Excerto:
####################
É interessante percebemos que os únicos poemas de PCSP que fazem
alguma alusão ao universo urbano são esses dois citados recentemente, mas, se
olharmos, com cuidado, veremos que não é uma referência direta à cidade grande.
De qualquer forma, o pouco que foi dito nos poemas pode ser utilizado para tentar
enquadrá-lo como um escritor regional, uma vez que conseguimos fazer um jogo de
comparações, as quais são essenciais para considerar um autor como regional.
Assim defende Vicentini (2007, p. 187):
A questão da identidade, então, como conteúdo-chave dessa narrativa [regionalismo] aponta para o processo de alteridade, jogo de semelhanças e diferenças, de partes e de totalidades, que culminam em auto-afirmações que se assinalam deícticas, quer dizer, se auto-afirmam a partir do locutor e do contexto, e deles depende. Todo regionalismo literário é assim, mesmo se brasileiro, goiano, hispano-americano, francês, inglês etc.
####################
Linhas fornecidas:

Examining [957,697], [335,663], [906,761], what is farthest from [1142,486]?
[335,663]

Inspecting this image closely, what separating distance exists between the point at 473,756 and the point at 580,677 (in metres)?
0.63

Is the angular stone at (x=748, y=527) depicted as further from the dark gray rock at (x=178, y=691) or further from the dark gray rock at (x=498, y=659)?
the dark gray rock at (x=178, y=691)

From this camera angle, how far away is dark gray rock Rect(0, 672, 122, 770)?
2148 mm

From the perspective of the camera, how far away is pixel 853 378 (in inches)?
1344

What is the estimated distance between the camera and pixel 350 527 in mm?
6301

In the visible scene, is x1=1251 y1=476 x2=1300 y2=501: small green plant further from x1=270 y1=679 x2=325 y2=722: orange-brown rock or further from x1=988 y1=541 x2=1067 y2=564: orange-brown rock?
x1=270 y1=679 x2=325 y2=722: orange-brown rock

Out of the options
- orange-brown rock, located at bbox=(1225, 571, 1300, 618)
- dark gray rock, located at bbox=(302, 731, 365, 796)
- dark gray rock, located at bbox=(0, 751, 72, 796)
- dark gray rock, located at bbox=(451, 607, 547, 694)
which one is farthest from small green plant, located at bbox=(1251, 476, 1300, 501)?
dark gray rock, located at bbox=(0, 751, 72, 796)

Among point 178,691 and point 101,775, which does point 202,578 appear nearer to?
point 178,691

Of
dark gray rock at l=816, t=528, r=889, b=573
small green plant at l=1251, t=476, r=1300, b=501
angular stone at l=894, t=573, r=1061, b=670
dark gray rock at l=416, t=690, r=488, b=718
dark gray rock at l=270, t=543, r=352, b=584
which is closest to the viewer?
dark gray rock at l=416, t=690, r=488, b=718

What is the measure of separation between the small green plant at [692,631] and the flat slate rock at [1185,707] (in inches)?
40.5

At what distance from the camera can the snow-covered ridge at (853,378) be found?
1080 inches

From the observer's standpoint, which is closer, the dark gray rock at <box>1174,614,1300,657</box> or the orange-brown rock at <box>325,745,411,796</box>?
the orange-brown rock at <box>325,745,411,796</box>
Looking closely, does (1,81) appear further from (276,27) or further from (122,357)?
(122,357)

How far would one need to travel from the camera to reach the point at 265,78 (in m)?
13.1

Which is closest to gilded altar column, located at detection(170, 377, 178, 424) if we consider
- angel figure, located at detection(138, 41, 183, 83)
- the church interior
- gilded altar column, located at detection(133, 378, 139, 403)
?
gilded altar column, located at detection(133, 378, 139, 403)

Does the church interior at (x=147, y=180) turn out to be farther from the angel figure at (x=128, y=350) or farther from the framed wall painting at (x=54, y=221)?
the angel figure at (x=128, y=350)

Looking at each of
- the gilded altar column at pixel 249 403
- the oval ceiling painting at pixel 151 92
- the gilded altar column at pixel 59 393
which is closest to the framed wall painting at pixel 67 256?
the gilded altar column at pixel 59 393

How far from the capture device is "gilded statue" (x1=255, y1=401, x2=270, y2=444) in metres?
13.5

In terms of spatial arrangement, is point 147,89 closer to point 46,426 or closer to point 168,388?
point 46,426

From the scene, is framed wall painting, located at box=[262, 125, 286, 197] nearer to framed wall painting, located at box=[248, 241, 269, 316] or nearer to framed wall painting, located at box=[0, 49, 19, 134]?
####################
Tarefas:
[1] Transcreva o trecho do excerto sobre regionalismo literário começando em "Assim defende Vicentini" e terminando em "francês, inglês etc.".
[2] Segundo o excerto sobre regionalismo literário, o que é essencial para considerar um autor como regional?

Respostas:
[1]
Assim defende Vicentini (2007, p. 187):
A questão da identidade, então, como conteúdo-chave dessa narrativa [regionalismo] aponta para o processo de alteridade, jogo de semelhanças e diferenças, de partes e de totalidades, que culminam em auto-afirmações que se assinalam deícticas, quer dizer, se auto-afirmam a partir do locutor e do contexto, e deles depende. Todo regionalismo literário é assim, mesmo se brasileiro, goiano, hispano-americano, francês, inglês etc.

[2] Um jogo de comparações.